::: Data excerpts

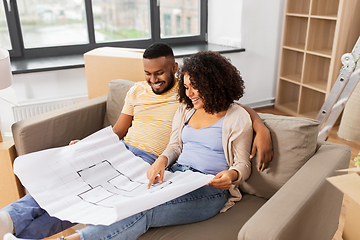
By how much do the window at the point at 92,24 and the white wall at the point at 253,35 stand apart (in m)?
0.19

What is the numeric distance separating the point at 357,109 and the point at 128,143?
191 cm

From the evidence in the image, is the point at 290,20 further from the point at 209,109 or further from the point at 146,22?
the point at 209,109

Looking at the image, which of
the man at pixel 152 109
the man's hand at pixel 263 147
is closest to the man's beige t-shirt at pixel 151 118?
the man at pixel 152 109

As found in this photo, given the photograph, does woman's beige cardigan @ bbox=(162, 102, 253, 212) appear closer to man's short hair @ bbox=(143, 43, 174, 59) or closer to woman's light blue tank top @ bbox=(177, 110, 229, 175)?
woman's light blue tank top @ bbox=(177, 110, 229, 175)

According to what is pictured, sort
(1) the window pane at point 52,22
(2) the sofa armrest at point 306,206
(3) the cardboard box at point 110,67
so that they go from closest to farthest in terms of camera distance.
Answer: (2) the sofa armrest at point 306,206 → (3) the cardboard box at point 110,67 → (1) the window pane at point 52,22

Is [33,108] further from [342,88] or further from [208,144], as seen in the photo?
[342,88]

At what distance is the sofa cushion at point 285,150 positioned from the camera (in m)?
1.20

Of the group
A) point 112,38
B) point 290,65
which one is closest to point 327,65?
point 290,65

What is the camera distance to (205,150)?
1.31 metres

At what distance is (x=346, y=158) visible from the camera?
1233 mm

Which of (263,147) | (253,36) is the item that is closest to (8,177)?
(263,147)

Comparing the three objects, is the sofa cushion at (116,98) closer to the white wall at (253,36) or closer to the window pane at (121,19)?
the window pane at (121,19)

::::::

• Written request:
Starting at the line containing "At what distance is the" and continuing through the end of the material, rewrite those lines with "camera" replaced by "viewer" and everything else left unchanged.

• Answer for this exercise:
At what distance is the sofa cushion at point 285,150 positioned from the viewer (in m)?
1.20

Of the group
A) point 112,38
B) point 290,65
which one is closest to point 327,65?
point 290,65

What is the viewer distance to (205,150)?
1.31 metres

At what distance is (x=346, y=158) visible from the viewer?
1233 mm

Which of (263,147) | (253,36) is the item that is closest to (8,177)?
(263,147)

Comparing the three objects, is the sofa cushion at (116,98) closer to the white wall at (253,36) or closer to the window pane at (121,19)?
the window pane at (121,19)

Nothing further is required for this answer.